Article de presse

Cameroun : Les inventeurs étalent leur génie


Les journées technologiques nationales sont ouvertes depuis hier à Yaoundé. Un donné à voir qui va durer trois jours.

Un éclair radieux illumine le regard d’Ambassa Bougong, lorsqu’il explique le fonctionnement du moteur hydro-électrique, dont il expose fièrement la maquette à tout venant. C’est une des inventions qu’il a apportées aux journées technologiques nationales, qui se tiennent depuis hier au hall de l’Hôtel de Ville de Yaoundé. Autour de lui, 80 autres inventeurs et innovateurs y vont, chacun de son génie et de sa verve. C’est à qui retiendra le mieux l’attention des visiteurs. Ici, c’est une unité de fonderie montée avec des matériaux de récupération ; là des vermifuges et d’autres médicaments jusque-là considérés comme  » traditionnels « , aujourd’hui conditionnés selon des procédés modernes ; plus loin, des liqueurs à base de canne à sucre et des produits textiles locaux Tout ce bazar côtoyant les installations physiquement plus impressionnantes des élèves de l’ENSET de Douala, celles des étudiants de Polytechnique, des UIT de Douala et Ngaoundéré.
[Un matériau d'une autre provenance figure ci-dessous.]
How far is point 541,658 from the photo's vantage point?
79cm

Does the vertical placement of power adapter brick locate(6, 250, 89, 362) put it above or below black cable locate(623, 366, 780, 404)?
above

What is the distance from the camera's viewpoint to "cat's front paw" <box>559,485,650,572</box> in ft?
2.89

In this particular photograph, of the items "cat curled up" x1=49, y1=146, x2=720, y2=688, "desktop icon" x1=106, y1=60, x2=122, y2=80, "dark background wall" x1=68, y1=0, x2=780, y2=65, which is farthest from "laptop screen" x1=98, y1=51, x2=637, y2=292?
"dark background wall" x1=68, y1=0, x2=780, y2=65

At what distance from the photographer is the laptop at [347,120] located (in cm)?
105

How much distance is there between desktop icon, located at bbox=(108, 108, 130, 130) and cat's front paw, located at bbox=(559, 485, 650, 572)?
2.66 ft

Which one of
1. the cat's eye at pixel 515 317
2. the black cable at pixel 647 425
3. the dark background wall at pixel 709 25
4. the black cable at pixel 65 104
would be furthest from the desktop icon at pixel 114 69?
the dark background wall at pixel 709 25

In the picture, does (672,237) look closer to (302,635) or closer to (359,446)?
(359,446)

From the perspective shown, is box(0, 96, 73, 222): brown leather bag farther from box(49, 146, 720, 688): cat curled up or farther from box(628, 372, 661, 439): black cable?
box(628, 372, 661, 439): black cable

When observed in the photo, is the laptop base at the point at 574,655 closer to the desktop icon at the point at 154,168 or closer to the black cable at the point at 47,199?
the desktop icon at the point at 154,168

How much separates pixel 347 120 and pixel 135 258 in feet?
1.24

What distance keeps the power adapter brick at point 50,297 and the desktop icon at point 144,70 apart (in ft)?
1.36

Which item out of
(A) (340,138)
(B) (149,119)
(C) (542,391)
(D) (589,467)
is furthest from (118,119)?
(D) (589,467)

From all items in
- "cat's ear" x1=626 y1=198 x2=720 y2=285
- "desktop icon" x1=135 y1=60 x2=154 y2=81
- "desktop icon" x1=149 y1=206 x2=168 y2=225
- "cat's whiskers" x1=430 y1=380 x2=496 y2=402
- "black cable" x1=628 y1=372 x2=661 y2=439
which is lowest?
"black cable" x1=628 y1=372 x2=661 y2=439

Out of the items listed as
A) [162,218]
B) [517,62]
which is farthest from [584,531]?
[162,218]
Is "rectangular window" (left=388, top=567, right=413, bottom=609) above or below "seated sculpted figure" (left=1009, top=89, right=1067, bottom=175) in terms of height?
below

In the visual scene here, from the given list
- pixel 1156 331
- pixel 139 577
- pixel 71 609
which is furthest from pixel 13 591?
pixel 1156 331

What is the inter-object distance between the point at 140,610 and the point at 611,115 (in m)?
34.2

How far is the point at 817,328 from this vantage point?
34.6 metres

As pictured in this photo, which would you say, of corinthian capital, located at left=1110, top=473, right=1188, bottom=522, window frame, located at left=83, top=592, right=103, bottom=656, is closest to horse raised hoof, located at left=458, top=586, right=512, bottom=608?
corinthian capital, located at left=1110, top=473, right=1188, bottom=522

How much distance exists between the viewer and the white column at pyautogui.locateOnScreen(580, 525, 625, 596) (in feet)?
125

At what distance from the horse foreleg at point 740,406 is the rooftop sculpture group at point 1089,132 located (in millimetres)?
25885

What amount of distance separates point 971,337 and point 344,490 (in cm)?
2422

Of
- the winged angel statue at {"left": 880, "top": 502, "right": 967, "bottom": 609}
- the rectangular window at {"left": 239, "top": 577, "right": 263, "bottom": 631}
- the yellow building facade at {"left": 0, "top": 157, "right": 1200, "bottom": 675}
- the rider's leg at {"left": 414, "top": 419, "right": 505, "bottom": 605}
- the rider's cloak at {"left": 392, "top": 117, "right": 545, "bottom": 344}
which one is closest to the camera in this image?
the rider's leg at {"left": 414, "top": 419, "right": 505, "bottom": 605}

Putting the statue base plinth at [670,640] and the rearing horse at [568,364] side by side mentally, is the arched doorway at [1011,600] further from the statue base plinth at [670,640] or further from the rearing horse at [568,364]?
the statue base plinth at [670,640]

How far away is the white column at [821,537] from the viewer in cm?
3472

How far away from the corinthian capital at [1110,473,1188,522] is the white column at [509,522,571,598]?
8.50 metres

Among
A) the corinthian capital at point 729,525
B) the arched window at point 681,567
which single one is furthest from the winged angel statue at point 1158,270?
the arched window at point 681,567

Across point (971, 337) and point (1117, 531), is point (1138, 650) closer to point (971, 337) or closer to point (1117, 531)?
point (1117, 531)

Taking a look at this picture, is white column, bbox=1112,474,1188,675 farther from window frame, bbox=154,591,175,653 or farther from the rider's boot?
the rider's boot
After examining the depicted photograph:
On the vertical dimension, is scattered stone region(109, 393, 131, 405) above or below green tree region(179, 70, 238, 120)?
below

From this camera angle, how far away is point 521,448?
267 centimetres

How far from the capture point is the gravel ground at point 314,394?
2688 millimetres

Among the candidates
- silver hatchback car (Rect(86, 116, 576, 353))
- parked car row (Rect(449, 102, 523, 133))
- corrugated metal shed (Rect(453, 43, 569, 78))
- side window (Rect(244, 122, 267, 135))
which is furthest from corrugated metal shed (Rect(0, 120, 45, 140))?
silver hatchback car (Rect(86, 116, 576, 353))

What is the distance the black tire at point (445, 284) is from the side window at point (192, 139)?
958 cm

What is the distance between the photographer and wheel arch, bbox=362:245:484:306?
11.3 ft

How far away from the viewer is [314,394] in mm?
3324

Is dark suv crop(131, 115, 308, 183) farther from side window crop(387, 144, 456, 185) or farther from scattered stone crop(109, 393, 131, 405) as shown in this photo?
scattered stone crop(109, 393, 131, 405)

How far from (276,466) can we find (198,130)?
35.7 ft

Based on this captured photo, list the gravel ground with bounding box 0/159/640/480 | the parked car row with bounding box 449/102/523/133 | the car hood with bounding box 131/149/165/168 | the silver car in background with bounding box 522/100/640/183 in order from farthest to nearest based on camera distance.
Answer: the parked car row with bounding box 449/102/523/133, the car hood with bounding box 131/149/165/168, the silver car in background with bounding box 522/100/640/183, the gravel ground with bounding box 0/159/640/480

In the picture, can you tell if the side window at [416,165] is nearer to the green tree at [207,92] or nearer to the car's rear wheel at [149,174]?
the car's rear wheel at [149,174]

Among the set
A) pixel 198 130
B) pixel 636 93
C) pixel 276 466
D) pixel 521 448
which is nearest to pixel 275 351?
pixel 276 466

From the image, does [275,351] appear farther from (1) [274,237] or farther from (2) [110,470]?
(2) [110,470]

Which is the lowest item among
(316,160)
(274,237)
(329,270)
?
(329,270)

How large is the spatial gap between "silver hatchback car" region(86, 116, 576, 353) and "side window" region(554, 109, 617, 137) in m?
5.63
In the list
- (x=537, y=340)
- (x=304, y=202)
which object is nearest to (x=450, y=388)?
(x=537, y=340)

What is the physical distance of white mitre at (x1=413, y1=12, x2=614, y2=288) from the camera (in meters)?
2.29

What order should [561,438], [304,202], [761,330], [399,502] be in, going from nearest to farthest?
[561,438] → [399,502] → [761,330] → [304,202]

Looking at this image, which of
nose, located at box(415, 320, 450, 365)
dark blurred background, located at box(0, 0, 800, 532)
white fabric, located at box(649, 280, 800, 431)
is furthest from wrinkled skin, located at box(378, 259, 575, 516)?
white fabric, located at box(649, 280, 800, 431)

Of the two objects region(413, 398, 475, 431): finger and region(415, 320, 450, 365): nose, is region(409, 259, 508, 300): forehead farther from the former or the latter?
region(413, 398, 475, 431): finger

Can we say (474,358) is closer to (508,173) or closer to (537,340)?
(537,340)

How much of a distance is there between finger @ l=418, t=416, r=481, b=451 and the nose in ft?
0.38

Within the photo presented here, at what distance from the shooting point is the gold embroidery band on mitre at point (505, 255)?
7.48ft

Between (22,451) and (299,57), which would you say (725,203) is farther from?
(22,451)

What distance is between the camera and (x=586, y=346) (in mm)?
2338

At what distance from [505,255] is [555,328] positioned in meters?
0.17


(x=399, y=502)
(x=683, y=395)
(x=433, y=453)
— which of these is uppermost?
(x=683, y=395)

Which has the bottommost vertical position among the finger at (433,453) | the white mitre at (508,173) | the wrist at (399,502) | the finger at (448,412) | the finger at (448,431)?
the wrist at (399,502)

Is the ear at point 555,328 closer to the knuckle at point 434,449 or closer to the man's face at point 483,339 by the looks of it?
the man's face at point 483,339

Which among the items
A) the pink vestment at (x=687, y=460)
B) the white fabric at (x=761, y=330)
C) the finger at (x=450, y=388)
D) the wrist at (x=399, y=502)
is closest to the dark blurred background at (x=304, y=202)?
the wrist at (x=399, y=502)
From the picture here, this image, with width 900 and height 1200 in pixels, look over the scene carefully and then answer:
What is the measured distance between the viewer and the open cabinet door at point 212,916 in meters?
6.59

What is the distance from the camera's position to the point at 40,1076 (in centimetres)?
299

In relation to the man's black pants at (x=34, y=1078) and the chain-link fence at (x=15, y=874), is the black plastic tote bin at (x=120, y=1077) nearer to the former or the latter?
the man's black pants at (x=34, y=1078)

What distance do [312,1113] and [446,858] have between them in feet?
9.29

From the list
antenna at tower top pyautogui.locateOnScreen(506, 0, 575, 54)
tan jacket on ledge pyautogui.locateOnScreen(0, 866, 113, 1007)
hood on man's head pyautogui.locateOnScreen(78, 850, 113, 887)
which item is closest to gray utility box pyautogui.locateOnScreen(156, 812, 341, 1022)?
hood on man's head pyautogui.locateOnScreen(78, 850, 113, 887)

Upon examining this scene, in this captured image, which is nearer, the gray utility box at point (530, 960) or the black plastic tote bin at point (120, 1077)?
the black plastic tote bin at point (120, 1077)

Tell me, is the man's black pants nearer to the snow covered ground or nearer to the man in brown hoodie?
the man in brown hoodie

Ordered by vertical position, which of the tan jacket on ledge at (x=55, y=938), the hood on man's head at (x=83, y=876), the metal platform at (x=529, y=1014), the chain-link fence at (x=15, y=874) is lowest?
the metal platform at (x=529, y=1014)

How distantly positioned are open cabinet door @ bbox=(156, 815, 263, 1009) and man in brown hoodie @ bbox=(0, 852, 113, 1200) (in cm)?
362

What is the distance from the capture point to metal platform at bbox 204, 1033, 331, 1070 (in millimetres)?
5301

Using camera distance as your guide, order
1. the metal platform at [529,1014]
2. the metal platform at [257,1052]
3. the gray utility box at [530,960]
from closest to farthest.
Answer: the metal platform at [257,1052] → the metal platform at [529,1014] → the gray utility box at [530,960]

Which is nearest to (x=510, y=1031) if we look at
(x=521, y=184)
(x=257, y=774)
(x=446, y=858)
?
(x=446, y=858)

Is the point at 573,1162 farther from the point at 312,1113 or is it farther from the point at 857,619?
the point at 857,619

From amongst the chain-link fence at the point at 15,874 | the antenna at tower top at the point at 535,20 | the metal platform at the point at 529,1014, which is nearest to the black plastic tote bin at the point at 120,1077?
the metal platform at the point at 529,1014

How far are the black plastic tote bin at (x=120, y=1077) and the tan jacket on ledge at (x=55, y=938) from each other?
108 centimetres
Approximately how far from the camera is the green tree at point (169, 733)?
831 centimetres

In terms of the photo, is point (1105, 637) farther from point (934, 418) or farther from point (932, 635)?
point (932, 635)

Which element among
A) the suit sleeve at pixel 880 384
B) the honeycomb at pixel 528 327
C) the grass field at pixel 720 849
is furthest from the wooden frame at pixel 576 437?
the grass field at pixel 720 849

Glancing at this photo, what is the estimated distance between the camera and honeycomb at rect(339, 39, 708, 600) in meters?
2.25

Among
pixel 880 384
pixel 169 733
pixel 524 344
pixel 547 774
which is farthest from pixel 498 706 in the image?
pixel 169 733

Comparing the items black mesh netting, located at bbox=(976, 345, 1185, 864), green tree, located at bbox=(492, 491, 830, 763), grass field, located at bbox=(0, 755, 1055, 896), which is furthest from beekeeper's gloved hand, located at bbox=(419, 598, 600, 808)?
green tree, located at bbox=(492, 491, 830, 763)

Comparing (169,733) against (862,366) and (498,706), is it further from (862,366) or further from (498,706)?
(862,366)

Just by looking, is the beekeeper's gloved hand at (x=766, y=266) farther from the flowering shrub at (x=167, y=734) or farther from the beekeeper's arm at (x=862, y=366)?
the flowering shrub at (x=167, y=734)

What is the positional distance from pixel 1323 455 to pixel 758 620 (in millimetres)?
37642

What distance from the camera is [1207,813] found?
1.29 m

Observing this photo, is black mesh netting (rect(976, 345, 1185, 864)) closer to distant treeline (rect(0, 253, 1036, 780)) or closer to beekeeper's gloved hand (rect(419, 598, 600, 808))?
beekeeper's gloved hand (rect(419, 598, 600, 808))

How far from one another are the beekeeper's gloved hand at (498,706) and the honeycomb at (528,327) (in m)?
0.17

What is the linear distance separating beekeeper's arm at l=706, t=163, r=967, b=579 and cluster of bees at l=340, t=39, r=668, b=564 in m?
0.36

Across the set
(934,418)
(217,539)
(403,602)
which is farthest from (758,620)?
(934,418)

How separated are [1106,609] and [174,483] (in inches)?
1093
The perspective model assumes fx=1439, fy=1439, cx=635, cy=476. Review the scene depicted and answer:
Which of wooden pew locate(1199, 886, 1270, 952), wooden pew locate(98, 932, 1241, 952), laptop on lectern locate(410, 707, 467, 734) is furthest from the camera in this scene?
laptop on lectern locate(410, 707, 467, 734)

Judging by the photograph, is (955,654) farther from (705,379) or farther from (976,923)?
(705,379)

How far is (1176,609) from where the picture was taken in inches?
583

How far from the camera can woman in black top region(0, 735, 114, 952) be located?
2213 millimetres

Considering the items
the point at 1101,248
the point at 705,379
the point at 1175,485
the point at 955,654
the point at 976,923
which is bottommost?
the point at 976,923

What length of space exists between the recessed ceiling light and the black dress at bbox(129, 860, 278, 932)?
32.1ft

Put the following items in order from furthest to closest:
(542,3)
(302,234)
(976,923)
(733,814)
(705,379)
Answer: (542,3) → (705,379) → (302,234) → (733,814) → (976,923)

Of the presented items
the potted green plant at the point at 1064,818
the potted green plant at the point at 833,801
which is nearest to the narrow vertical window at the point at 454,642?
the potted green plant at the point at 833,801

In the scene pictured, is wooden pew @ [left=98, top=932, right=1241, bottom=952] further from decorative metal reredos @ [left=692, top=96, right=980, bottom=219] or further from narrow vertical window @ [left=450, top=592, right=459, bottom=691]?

Un mélange qui rappelle vaguemen t la cave aux mille trésors d’Ali Baba. Un aperçu du génie des scientifiques et des inventeurs camerounais.

Bien malheureusement, selon Richard Elek, sous-directeur du développement technologique au ministère de l’Industrie, des Mines et du Développement technologique (Minimidt), ce potentiel créatif est jusque-là très peu, ou mal utilisé. Les créations intellectuelles locales étant peu connues des opérateurs économiques et des promoteurs nationaux et internationaux. C’est donc dans le but de sortir ce domaine de la création des biens et richesses de l’ombre que le Minimidt initie, depuis deux ans, ces rencontres destinées à mettre en valeur les inventions, innovations et autres produits industriels locaux. Pour plus de retentissement, des entreprises et des opérateurs privés sont mis à contribution. Fort à propos, le thème des journées technologiques, cette année, tourne autour de la « propriété intellectuelle, moteur du développement technologique ». Un libellé qui, selon Richard Elek, traduit la volonté du Cameroun à faire le pas décisif vers l’industrialisation de la production locale.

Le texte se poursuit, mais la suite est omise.